There is a gravitas that comes with the role of interpreter of experience, which is understood to require a discerning and insightful author. The artist as interpreter extraordinaire is, among other things, given permission to publicly personalize the collective cultural experience. If the intentions behind such an interpretation are undefined, what is at stake is the connection between the representation and the truth. It is this relationship that Cibic interrogates through In the Gorges, highlighting her own role and responsibility as an artist who seeks to redefine representations of a national entity.

Cibic produced a series of pencil drawings in collaboration with a former police sketcher whose profession required him to extract information from often-traumatized witnesses in order to draw portraits of suspected criminals. In this case, the raw material for his work were Cibic’s personal accounts of imaginary locations immortalized through literature that are associated with the Balkans.
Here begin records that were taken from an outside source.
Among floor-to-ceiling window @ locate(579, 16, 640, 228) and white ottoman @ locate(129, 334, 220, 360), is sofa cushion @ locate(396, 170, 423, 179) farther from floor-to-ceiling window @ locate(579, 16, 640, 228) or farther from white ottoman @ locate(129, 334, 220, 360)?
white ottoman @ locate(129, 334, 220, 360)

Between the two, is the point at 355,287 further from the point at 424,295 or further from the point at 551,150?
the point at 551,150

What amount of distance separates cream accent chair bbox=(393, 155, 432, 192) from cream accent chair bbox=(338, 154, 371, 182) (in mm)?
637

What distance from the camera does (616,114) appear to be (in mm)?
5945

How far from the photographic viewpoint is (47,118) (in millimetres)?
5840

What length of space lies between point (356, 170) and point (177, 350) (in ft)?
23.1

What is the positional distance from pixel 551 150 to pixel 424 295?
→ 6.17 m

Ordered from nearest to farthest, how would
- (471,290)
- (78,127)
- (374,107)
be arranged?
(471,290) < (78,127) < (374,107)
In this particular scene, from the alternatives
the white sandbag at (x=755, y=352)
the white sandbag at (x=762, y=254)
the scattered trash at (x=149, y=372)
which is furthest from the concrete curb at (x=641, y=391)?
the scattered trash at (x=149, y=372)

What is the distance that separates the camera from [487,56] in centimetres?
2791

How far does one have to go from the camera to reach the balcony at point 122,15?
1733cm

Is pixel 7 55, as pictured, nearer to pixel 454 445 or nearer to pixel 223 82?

The results are fictional landscapes, architectures and cityscapes elucidated by a draftsman whose skilled precision aspires to the representation of an essential truth. While the truth is complicated by what is being depicted, the responsibility for how these geographic fictions are interpreted is passed from Cibic to her collaborator.
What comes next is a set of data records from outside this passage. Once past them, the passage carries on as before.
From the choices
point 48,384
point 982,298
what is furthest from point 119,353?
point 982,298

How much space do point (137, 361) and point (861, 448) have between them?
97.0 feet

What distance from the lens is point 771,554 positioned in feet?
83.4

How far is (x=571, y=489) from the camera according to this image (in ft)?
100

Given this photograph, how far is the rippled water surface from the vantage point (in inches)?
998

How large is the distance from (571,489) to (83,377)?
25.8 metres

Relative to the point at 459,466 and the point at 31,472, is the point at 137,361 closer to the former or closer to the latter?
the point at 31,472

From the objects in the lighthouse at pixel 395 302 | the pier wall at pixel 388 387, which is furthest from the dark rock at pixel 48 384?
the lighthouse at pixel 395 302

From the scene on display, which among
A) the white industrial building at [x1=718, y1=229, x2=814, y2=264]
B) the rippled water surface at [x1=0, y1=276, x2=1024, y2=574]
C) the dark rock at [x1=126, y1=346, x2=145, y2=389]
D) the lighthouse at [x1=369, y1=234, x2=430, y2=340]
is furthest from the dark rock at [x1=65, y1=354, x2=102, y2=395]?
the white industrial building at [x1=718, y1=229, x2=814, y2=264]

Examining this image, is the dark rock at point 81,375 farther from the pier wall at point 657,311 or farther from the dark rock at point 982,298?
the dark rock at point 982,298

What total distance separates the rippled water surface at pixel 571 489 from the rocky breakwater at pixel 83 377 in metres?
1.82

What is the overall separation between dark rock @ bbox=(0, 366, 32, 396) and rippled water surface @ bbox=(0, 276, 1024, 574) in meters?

Cibic’s choice of fantasy locations originates from the book In den Schluchten des Balkan (In the Gorges of the Balkans) by German novelist Karl May. In this novel, May projected popular assumptions and prejudices about the region that were connected to its geographic and cultural position as an interface between the Orient and the Occident, Islam and Christianity. As the novel’s depiction of the area strayed so far from a real experience of the culture or landscape, May’s interpretation of the Balkans qualified for inclusion in A. Manguel’s and G. Guadalupe’s encyclopedia of fantasy lands from world literature, the Dictionary of Imaginary Places, a book that Cibic has used as a reference point for many of her works.